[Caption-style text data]
· · · ·

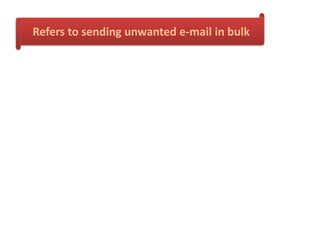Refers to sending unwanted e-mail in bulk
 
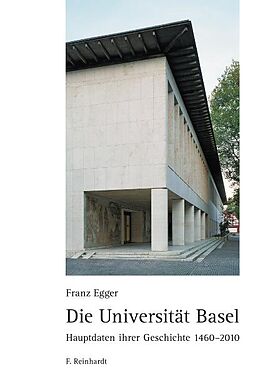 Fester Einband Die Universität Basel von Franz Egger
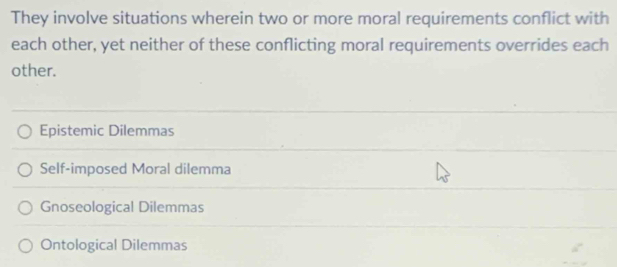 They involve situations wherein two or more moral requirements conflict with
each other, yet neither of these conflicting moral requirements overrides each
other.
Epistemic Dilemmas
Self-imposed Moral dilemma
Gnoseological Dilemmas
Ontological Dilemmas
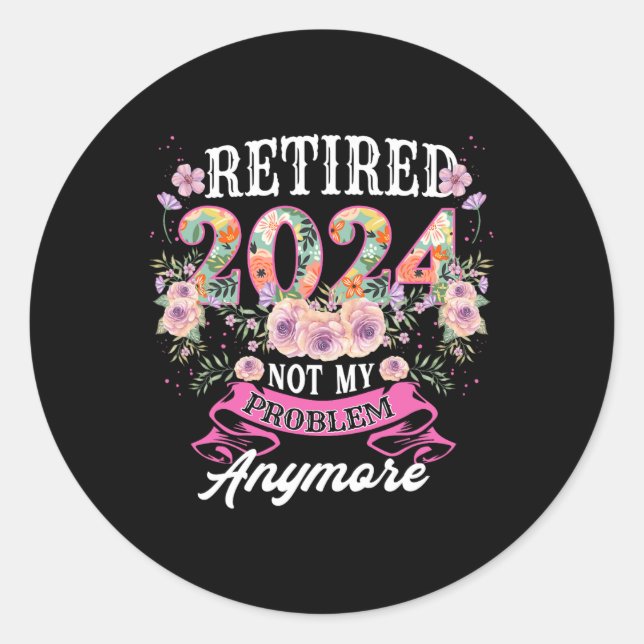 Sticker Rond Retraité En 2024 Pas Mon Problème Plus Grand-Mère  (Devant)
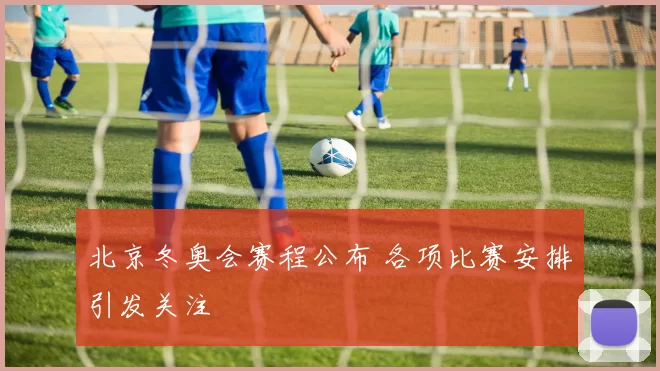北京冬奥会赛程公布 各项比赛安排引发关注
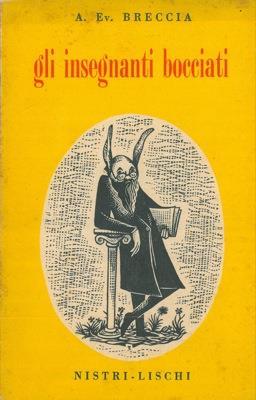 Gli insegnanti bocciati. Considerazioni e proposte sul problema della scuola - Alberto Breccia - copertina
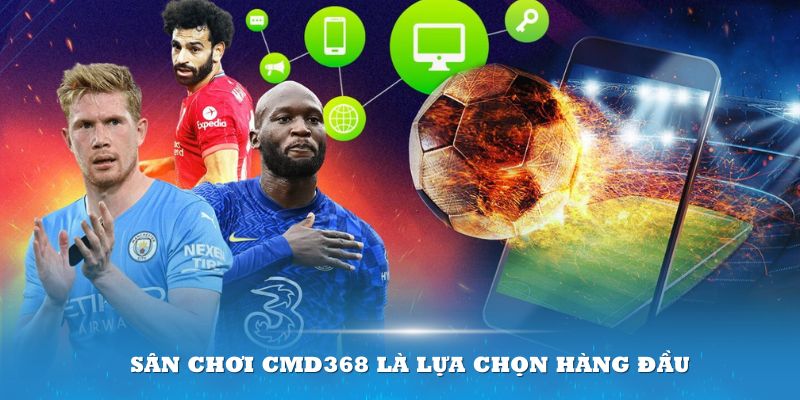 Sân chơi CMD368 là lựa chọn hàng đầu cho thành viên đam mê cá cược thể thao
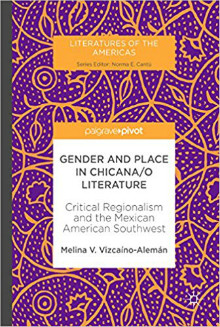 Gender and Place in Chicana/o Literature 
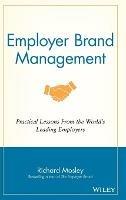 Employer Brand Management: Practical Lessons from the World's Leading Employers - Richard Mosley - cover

· · · ·

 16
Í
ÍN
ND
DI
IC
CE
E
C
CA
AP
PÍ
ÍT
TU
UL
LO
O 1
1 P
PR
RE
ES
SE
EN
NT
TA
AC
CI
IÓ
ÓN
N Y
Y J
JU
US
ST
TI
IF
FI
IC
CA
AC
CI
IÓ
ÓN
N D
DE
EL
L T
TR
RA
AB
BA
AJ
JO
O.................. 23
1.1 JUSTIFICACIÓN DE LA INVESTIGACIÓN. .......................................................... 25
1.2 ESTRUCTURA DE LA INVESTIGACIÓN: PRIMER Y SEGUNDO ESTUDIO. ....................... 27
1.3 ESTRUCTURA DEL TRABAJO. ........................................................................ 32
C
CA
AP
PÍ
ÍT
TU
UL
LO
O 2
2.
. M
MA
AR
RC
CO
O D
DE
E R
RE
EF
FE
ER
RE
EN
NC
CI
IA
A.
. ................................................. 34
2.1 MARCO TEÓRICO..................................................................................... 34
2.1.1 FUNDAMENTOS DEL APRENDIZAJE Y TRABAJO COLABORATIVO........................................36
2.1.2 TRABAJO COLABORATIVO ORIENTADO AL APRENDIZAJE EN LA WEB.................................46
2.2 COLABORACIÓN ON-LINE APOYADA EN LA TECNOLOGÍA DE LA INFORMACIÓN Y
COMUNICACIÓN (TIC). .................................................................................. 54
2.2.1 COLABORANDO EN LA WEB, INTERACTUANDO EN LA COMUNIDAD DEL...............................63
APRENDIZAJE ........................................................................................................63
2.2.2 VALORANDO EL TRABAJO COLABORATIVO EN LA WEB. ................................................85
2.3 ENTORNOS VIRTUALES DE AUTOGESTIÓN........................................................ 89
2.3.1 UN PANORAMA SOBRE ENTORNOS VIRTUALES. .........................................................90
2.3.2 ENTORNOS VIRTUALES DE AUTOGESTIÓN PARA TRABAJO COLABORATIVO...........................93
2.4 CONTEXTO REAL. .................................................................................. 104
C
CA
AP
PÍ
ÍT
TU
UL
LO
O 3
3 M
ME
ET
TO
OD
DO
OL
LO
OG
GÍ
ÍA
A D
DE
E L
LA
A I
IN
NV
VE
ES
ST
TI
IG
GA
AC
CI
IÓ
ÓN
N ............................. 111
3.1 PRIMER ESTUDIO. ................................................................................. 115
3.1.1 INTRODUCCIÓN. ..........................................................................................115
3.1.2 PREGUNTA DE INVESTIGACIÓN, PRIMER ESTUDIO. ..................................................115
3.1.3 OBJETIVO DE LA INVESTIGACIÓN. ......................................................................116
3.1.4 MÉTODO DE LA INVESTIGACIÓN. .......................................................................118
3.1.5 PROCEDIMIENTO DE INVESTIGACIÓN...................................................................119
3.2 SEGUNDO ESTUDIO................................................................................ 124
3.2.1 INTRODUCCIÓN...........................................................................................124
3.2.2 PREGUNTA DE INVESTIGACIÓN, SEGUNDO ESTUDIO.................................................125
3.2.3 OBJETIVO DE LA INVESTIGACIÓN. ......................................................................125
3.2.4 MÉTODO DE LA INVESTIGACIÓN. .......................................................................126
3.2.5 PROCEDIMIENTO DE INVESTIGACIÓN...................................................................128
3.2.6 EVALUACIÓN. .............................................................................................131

· · · ·

◆ DIRECTIONS FOR THIS TASK ◆
Reproduce, exactly and only, the lines of the records above starting at the line with "Refers to sending unwanted e-mail in bulk" and ending at the line with "Employer Brand Management: Practical", both included. Leave every picture out.

◆ TASK SOLUTION ◆
Refers to sending unwanted e-mail in bulk
 
 Fester Einband Die Universität Basel von Franz Egger
 They involve situations wherein two or more moral requirements conflict with
each other, yet neither of these conflicting moral requirements overrides each
other.
Epistemic Dilemmas
Self-imposed Moral dilemma
Gnoseological Dilemmas
Ontological Dilemmas
 Sticker Rond Retraité En 2024 Pas Mon Problème Plus Grand-Mère  (Devant)
北京冬奥会赛程公布 各项比赛安排引发关注
 Gli insegnanti bocciati. Considerazioni e proposte sul problema della scuola - Alberto Breccia - copertina
 Sân chơi CMD368 là lựa chọn hàng đầu cho thành viên đam mê cá cược thể thao
 Gender and Place in Chicana/o Literature 
 Employer Brand Management: Practical Lessons from the World's Leading Employers - Richard Mosley - cover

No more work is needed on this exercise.